The number of older workers is on the rise, but so are claims of age discrimination. The Age Discrimination in Employment Act protects workers who are 40 and older from age discrimination, but the fastest-growing group of workers is at least 65 years old. Older people in Arizona may be more likely to keep working past traditional retirement age than previous generations, but they also face hurdles in the workplace.
Employers continue to prioritize hiring millennials and to measure success by how much recruiting they can do in this age group. They may conceal their intentions by using phrases such as “fun” to describe the workplace, specifying a maximum number of years of experience desired or by saying older workers are overqualified. According to the Equal Employment Opportunity Commission, older women and minorities are more likely to file claims than in the past.
With an amendment to Title VII of the Civil Rights Act in 1991, Congress put the greater burden on employers to prove they were not discriminating against protected classes that included race, national origin, religion or sex. However, a Supreme Court case in 2009 established that this did not apply in age discrimination cases. Lawmakers are attempting for the third time to pass legislation that would extend more protection to older workers. The bipartisan bill is known as the Protecting Older Workers Against Discrimination Act.

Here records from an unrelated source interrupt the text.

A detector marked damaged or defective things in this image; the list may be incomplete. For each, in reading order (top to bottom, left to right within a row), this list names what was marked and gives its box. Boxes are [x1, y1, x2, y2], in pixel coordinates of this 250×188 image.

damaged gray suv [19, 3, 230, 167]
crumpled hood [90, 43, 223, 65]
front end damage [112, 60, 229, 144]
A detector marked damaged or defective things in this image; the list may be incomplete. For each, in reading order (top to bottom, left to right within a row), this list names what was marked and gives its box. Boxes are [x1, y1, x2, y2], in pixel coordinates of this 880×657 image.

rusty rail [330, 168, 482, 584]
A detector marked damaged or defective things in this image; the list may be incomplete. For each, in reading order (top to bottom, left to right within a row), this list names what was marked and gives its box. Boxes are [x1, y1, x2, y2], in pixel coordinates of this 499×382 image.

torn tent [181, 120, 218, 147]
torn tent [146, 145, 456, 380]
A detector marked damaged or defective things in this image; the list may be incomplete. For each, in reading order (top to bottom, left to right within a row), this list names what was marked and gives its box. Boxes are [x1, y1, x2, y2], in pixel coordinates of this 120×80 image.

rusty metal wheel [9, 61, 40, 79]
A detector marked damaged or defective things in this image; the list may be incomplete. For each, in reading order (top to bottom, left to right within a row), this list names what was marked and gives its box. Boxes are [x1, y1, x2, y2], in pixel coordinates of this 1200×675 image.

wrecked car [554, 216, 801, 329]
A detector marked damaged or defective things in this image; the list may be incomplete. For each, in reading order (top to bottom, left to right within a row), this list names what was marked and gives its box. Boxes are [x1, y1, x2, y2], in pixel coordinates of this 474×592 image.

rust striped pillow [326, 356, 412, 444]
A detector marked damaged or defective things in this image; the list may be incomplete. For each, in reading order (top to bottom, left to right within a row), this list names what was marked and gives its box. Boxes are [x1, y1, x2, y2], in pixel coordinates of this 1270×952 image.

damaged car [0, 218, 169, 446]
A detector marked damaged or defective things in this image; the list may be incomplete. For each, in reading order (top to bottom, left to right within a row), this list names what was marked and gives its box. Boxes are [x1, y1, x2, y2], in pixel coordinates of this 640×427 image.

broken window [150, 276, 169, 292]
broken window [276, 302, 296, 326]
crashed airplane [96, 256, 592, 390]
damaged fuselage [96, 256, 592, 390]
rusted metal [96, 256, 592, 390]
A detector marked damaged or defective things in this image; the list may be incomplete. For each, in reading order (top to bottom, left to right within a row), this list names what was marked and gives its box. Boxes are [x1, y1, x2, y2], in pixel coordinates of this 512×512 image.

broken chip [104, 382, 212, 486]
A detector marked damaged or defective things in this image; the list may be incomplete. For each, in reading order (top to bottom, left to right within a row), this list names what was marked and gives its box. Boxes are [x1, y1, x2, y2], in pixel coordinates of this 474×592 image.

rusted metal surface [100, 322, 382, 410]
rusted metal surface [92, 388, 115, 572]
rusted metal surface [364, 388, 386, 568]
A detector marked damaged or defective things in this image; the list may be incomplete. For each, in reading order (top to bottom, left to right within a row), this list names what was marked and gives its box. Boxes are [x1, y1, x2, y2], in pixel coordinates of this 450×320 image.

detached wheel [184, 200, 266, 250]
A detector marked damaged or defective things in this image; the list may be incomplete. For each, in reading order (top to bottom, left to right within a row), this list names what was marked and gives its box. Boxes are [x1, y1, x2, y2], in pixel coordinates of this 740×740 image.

People who are facing age discrimination on the job or any other kind of discrimination in the workplace might want to consult an attorney about their rights and how to pursue a discrimination claim. The discrimination might happen in the hiring process or during the job itself. Employers often try to claim that an employee who was disciplined or fired for discriminatory reasons actually had performance issues, or they may introduce requirements that are difficult for older workers to fulfill.